Sunday, February 11, 2007

After by Jane Hirshfield


Everyone in the northeastern corridor knows what a delightful train ride it is from Washington, DC to New York City on Amtrak. The trip isn’t too long but it is amply long to curl up with good books. One that I read on Friday afternoon on the way up to New York was Jane Hirshfield’s new book of poetry, After. I enjoy Hirshfield’s work, particularly the poem “For Horses, Horseflies” from Given Sugar, Given Salt. After is a strong book. Hirshfield has a sequence of poems that are “assays” on single words. She explores the meaning and function of these words in the poems, including sky, hope, tears, to, and other words. This is an ample collection with over ninety pages of poetry. The poems are not divided into sections; the poems proceed with great directness and clarity through the book. There are a few poems that are simply transcendent in this collection. One, “It was Like This: You Were Happy,” is the concluding poem of the book and I include it in it’s entirety below.

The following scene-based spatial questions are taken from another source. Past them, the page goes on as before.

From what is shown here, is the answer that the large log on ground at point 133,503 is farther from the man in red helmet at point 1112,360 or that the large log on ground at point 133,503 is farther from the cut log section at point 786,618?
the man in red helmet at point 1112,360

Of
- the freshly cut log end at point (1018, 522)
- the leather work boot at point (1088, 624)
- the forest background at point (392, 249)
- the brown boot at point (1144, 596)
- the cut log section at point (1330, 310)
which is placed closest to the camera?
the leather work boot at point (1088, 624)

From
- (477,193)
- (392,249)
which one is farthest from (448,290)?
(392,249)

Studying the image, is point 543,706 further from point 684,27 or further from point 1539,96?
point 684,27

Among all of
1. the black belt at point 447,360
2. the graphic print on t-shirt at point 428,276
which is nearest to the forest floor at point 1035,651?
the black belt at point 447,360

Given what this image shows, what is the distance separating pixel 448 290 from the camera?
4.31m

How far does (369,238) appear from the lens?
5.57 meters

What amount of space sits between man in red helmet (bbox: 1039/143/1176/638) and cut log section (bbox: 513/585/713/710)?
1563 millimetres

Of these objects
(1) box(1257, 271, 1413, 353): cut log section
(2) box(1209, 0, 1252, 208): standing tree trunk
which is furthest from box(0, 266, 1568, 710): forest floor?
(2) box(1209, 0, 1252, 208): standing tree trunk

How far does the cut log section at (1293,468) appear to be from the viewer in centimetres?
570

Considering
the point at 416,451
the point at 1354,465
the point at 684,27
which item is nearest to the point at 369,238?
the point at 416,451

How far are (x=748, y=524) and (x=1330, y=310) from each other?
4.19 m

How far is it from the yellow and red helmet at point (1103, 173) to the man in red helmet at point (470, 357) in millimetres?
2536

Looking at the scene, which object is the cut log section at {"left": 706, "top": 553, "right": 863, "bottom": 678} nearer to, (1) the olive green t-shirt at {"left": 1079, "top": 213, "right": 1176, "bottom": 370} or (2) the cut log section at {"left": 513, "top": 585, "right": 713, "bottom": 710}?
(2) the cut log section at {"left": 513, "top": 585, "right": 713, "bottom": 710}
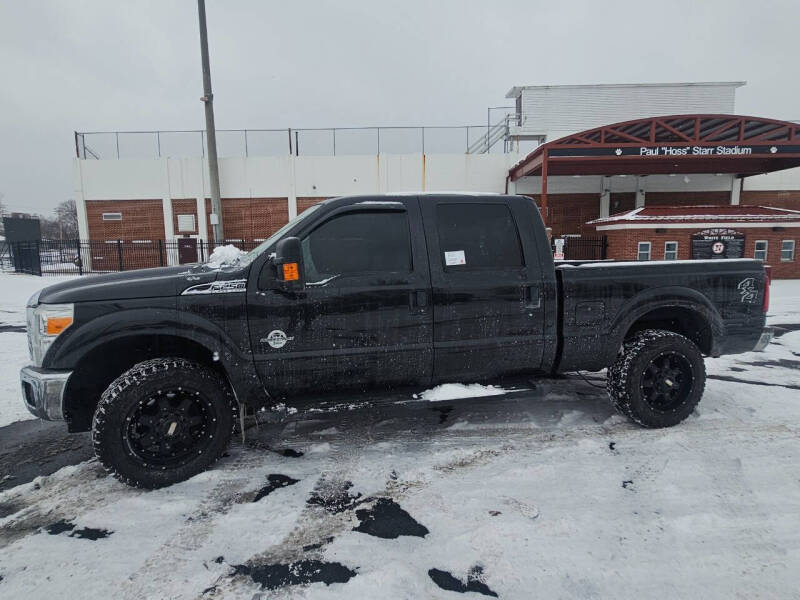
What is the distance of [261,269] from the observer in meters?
3.26

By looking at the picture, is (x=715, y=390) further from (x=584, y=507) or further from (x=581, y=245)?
(x=581, y=245)

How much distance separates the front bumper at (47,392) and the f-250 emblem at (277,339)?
1.29 m

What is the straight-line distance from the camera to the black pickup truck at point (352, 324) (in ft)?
10.1

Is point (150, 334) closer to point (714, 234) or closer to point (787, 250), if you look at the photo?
point (714, 234)

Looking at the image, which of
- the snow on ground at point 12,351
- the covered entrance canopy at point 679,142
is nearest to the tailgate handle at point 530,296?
the snow on ground at point 12,351

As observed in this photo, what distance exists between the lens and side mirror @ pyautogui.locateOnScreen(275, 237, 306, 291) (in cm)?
305

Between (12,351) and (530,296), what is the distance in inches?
299

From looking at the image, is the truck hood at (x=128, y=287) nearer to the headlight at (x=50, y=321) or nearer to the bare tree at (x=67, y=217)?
the headlight at (x=50, y=321)

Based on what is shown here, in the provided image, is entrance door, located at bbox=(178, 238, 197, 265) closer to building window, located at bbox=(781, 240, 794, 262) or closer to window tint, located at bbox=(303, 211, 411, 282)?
window tint, located at bbox=(303, 211, 411, 282)

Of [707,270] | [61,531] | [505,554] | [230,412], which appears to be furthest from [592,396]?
[61,531]

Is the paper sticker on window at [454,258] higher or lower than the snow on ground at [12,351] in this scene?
higher

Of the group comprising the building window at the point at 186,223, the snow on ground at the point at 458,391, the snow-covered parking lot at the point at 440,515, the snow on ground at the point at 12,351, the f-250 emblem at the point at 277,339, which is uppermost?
the building window at the point at 186,223

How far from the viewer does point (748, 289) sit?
4.23m

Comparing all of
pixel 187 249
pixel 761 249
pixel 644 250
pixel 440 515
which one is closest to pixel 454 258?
pixel 440 515
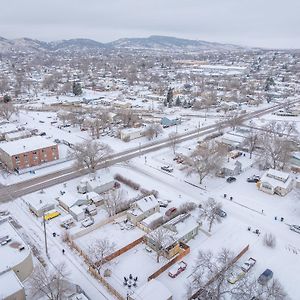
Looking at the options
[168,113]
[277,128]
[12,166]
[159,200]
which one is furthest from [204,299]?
[168,113]

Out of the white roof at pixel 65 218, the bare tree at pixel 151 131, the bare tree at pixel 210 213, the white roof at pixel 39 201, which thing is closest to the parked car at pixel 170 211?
the bare tree at pixel 210 213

It was Like This: You Were Happy


It was like this:
you were happy, then you were sad,
then happy again, then not.

It went on.
You were innocent or you were guilty.
Actions were taken, or not.

At times you spoke, at other times you were silent.
Mostly, it seems you were silent--what could you say?

Now it is almost over.

Like a lover, your life bends down and kisses your life.

It does this not in forgiveness--
between you, there is nothing to forgive--
but with the simple nod of a baker at the moment
he sees the bread is finished with transformation.

Eating, too, is a think now only for others.

It doesn’t matter what they will make of you
or your days: they will be wrong,
they will miss the wrong woman, miss the wrong man,
all the stories they tell will be tales of their own invention.

Your story was this: you were happy, then you were sad,
you slept, you awakened.
Sometimes you ate roasted chestnuts, sometimes persimmons.